Written problem: Convert the data from the line with "Analyzing this scene, what" to the line with "3544 millimetres" into a two-column CSV with the columns text and answer, giving one row per answer. Put each value in a single quoted field, with line breaks replaced by spaces.

+++ Supplied data +++

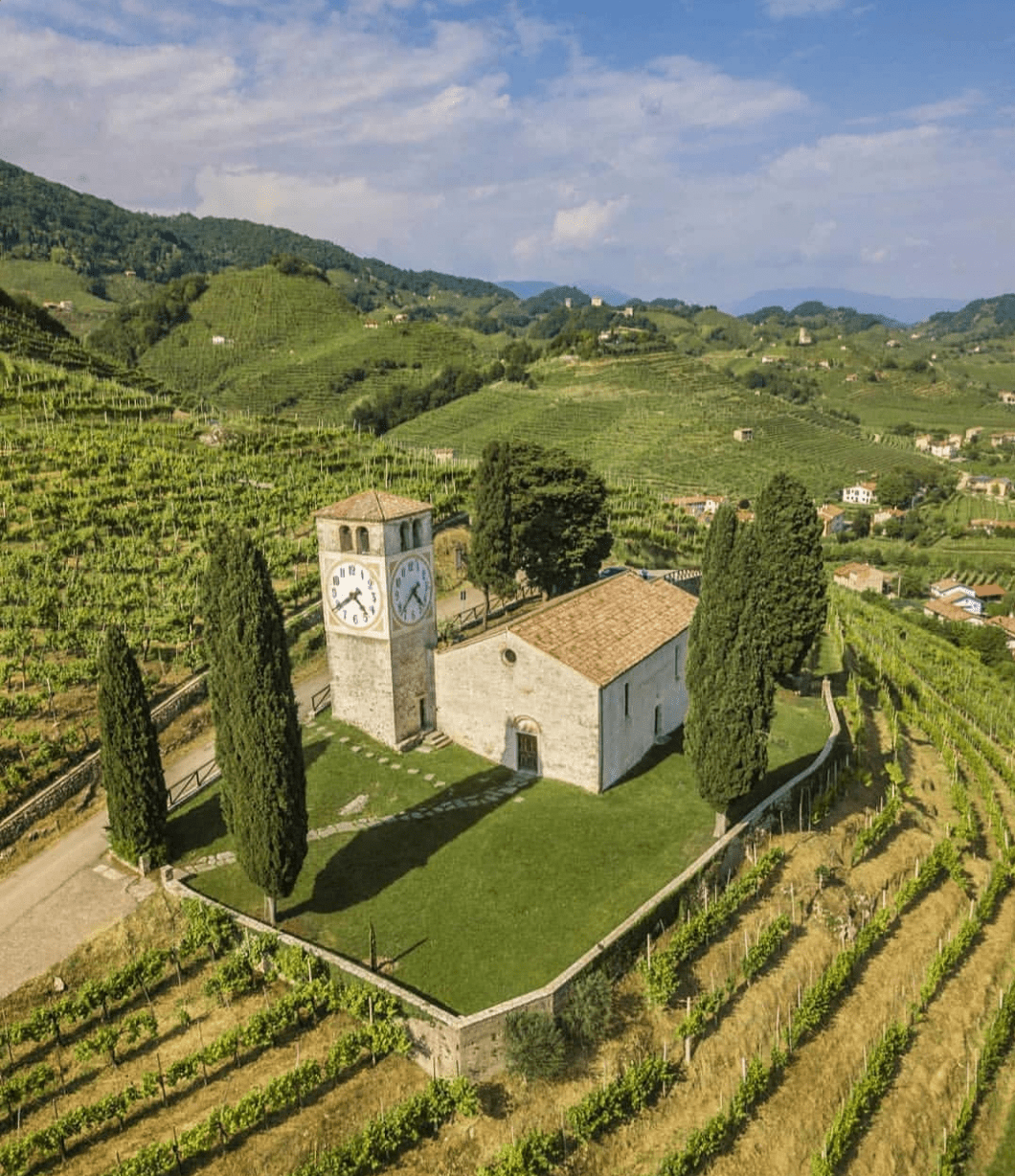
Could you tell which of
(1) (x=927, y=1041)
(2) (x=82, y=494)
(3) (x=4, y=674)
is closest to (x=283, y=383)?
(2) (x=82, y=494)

+++
+++ Supplied data +++

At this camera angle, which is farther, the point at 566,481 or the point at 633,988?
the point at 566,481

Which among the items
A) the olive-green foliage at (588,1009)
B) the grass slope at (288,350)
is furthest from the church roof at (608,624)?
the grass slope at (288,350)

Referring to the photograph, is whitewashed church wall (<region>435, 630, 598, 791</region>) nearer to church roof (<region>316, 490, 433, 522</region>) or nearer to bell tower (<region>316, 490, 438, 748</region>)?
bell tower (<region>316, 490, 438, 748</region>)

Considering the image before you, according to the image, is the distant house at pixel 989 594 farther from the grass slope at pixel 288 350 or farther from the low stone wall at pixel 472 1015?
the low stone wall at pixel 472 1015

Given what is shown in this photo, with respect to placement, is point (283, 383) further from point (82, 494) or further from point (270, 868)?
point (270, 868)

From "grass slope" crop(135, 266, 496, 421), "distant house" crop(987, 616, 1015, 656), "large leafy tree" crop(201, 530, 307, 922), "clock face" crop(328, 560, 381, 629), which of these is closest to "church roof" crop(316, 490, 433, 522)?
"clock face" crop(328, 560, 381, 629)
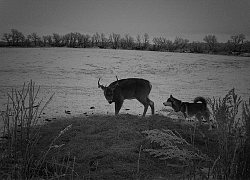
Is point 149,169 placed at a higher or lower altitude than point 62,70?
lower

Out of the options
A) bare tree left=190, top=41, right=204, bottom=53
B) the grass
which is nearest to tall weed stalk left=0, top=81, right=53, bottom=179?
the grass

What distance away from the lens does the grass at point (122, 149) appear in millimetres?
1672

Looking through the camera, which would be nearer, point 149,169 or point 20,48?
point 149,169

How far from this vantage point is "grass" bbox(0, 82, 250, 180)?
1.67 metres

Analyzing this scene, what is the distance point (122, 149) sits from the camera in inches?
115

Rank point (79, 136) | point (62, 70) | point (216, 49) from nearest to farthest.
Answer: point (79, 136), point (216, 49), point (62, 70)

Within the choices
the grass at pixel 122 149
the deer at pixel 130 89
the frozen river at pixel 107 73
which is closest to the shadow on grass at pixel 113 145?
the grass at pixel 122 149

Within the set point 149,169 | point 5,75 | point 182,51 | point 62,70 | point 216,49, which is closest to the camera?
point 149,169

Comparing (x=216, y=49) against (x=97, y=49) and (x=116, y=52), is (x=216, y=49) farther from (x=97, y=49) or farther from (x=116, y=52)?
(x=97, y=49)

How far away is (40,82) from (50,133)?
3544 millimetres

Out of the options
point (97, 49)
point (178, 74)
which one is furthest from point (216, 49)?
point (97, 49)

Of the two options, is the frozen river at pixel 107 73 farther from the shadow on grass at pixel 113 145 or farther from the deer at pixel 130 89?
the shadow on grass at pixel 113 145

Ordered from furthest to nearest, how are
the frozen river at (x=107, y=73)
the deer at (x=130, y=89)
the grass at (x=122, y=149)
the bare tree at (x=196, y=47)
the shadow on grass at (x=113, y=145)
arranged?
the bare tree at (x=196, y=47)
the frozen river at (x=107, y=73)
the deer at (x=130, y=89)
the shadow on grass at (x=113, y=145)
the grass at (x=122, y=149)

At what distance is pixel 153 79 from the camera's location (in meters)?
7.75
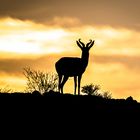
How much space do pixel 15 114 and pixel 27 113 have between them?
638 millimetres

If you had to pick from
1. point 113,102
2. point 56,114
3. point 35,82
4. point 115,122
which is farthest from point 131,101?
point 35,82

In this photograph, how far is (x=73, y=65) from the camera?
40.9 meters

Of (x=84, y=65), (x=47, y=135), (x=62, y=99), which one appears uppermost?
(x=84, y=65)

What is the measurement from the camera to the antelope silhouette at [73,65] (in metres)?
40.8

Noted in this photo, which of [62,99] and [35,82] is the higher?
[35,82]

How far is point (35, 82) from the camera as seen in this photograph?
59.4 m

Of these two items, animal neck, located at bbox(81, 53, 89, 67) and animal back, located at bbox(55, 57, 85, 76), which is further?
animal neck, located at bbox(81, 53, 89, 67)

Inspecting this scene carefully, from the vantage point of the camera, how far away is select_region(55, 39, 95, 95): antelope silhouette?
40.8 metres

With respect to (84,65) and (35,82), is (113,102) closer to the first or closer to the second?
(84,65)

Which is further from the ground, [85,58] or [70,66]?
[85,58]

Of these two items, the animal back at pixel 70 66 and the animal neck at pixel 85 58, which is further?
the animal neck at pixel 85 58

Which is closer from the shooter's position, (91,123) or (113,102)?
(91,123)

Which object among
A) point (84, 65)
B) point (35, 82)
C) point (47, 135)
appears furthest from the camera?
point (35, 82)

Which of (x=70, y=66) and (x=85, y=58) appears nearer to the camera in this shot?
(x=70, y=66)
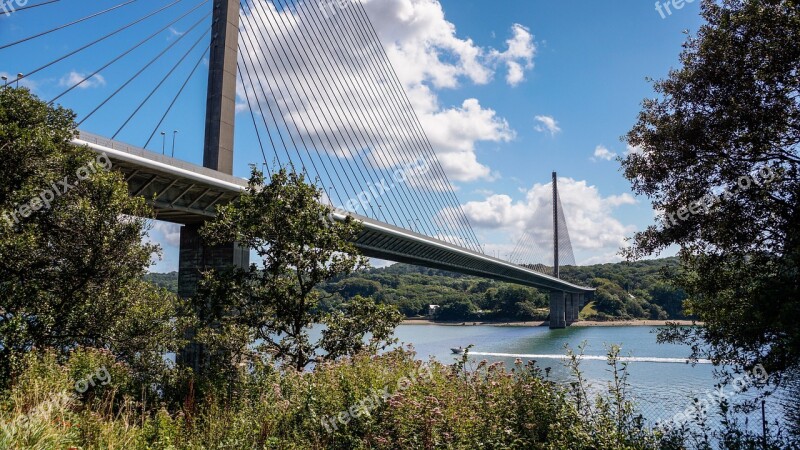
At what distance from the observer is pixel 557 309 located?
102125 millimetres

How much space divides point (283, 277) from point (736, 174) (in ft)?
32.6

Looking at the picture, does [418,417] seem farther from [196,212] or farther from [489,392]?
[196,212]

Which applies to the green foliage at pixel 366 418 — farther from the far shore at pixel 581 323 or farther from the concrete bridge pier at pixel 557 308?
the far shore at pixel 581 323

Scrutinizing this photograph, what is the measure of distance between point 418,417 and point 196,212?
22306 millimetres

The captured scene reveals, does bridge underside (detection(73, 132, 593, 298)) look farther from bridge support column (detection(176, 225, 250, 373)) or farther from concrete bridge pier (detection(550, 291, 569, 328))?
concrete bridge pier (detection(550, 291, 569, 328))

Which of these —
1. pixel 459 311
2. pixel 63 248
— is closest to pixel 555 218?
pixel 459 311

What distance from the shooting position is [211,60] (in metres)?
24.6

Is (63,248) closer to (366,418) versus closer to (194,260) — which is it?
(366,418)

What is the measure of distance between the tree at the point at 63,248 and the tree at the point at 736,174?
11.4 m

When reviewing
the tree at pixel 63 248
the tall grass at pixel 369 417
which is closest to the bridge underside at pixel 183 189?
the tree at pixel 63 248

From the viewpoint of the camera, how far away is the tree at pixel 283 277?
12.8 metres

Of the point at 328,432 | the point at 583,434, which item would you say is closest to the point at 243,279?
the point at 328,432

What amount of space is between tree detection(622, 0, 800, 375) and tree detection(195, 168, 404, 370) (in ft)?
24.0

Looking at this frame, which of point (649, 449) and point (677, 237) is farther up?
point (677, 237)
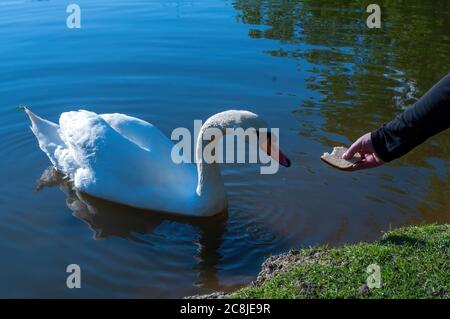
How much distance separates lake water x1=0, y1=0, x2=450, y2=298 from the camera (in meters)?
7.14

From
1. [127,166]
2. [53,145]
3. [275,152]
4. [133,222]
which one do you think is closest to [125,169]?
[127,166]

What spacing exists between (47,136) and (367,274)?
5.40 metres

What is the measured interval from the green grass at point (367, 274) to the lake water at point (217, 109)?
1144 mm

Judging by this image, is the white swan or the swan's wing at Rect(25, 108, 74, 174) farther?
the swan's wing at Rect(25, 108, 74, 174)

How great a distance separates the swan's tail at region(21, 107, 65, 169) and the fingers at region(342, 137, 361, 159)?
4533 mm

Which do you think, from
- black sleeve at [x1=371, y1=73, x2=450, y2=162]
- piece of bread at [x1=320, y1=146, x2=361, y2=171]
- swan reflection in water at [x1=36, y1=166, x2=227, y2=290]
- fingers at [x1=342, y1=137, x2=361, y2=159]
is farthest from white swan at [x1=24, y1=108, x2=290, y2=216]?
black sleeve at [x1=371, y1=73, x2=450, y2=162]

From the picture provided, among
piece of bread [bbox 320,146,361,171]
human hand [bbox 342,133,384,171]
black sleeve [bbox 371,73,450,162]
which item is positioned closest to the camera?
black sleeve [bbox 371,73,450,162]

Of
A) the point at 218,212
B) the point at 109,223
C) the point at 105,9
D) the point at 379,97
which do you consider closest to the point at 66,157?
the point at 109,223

+++

Task output:
text,answer
"Analyzing this scene, what is the distance point (122, 149) sits from the camera in inches?","115"
"Rank point (79, 136) | point (62, 70) | point (216, 49) from nearest to farthest. Answer:","point (79, 136), point (216, 49), point (62, 70)"
"Within the choices the grass at pixel 122 149 the deer at pixel 130 89 the frozen river at pixel 107 73 which is closest to the shadow on grass at pixel 113 145?","the grass at pixel 122 149"
"Within the set point 149,169 | point 5,75 | point 182,51 | point 62,70 | point 216,49, which is closest to the camera?","point 149,169"
"Comparing (x=216, y=49) against (x=97, y=49) and (x=116, y=52), is (x=216, y=49) farther from (x=97, y=49) or farther from (x=116, y=52)?","(x=97, y=49)"
"How far away is (40,82) from (50,133)?","3544 millimetres"